◆ **Exercise description**
Copy the material below word for word, keeping every line and line break as it is.

◆ **Exercise materials**

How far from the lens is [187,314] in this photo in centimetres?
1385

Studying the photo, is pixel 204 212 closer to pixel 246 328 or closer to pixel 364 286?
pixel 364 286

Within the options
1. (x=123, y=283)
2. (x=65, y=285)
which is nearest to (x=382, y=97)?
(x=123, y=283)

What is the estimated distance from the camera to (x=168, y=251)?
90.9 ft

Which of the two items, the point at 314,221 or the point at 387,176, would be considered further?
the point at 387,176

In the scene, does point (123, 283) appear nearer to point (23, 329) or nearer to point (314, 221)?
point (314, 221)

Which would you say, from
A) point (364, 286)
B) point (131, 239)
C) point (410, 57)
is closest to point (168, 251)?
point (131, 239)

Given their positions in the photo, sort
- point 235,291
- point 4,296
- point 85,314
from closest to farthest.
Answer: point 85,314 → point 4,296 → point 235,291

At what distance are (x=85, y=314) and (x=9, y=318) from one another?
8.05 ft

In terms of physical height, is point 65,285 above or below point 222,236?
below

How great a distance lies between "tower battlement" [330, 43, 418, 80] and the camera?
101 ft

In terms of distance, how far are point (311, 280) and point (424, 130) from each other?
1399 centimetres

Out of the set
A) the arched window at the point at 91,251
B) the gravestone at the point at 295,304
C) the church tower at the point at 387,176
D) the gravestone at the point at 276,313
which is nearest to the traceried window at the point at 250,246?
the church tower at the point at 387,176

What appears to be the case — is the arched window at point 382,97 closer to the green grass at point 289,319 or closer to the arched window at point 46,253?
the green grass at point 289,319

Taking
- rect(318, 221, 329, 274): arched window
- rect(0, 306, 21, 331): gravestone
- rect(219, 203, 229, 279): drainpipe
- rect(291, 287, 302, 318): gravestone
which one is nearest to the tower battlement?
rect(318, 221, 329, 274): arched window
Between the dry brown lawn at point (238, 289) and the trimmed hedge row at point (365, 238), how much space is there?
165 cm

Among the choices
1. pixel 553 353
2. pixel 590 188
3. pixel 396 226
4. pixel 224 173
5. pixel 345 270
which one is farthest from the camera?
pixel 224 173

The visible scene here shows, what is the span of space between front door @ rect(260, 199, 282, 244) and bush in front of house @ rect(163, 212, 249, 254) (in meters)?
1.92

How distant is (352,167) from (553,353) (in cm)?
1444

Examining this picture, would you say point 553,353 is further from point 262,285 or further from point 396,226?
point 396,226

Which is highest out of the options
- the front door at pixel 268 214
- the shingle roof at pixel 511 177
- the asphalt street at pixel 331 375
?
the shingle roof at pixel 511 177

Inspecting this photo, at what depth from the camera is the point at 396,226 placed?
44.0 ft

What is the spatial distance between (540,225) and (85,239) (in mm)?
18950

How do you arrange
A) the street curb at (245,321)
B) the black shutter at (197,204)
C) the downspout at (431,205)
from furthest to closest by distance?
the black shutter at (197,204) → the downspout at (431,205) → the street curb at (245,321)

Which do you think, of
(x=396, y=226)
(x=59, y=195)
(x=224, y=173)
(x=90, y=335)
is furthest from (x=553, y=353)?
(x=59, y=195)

◆ **Reply to the task**
How far from the lens is [187,314] in this photo in centimetres?
1385

Studying the photo, is pixel 204 212 closer to pixel 246 328 or closer to pixel 364 286?
pixel 364 286

Within the options
1. (x=123, y=283)
2. (x=65, y=285)
which is nearest to (x=382, y=97)?
(x=123, y=283)

What is the estimated distance from the camera to (x=168, y=251)?
90.9 ft

Which of the two items, the point at 314,221 or the point at 387,176, would be considered further?
the point at 387,176

In the scene, does point (123, 283) appear nearer to point (23, 329) or nearer to point (314, 221)?
point (314, 221)

Which would you say, from
A) point (364, 286)
B) point (131, 239)
C) point (410, 57)
is closest to point (168, 251)?
point (131, 239)

Given their positions in the photo, sort
- point 235,291
- point 4,296
- point 85,314
from closest to farthest.
Answer: point 85,314 → point 4,296 → point 235,291

At what distance are (x=85, y=314) and (x=9, y=318) from one another?
8.05 ft

In terms of physical height, is point 65,285 above or below point 222,236?
below

How great a distance lies between "tower battlement" [330, 43, 418, 80] and the camera?
101 ft

In terms of distance, how far are point (311, 280) and point (424, 130) from each other?
1399 centimetres

Out of the set
A) the arched window at the point at 91,251
B) the gravestone at the point at 295,304
C) the church tower at the point at 387,176
D) the gravestone at the point at 276,313
which is nearest to the traceried window at the point at 250,246?
the church tower at the point at 387,176

What appears to be the case — is the arched window at point 382,97 closer to the green grass at point 289,319 or closer to the arched window at point 46,253?
the green grass at point 289,319

Taking
- rect(318, 221, 329, 274): arched window
- rect(0, 306, 21, 331): gravestone
- rect(219, 203, 229, 279): drainpipe
- rect(291, 287, 302, 318): gravestone
which one is nearest to the tower battlement?
rect(318, 221, 329, 274): arched window
Between the dry brown lawn at point (238, 289) and the trimmed hedge row at point (365, 238), how much space is there?
165 cm

Among the choices
1. pixel 553 353
2. pixel 590 188
3. pixel 396 226
4. pixel 224 173
5. pixel 345 270
which one is farthest from the camera?
pixel 224 173

The visible scene here shows, what is the span of space between front door @ rect(260, 199, 282, 244) and bush in front of house @ rect(163, 212, 249, 254) (in meters)?
1.92

How distant is (352,167) from (553,353) (in cm)?
1444

Examining this picture, would you say point 553,353 is further from point 262,285 or further from point 396,226?
point 396,226

Which is highest out of the options
- the front door at pixel 268 214
- the shingle roof at pixel 511 177
- the asphalt street at pixel 331 375
?
the shingle roof at pixel 511 177

Inspecting this photo, at what depth from the camera is the point at 396,226 placed?
44.0 ft

What is the spatial distance between (540,225) and (85,239) (in mm)?
18950

How do you arrange
A) the street curb at (245,321)
B) the black shutter at (197,204)
C) the downspout at (431,205)
from furthest to closest by distance?
the black shutter at (197,204) → the downspout at (431,205) → the street curb at (245,321)

Which do you think, of
(x=396, y=226)
(x=59, y=195)
(x=224, y=173)
(x=90, y=335)
is furthest from (x=553, y=353)?
(x=59, y=195)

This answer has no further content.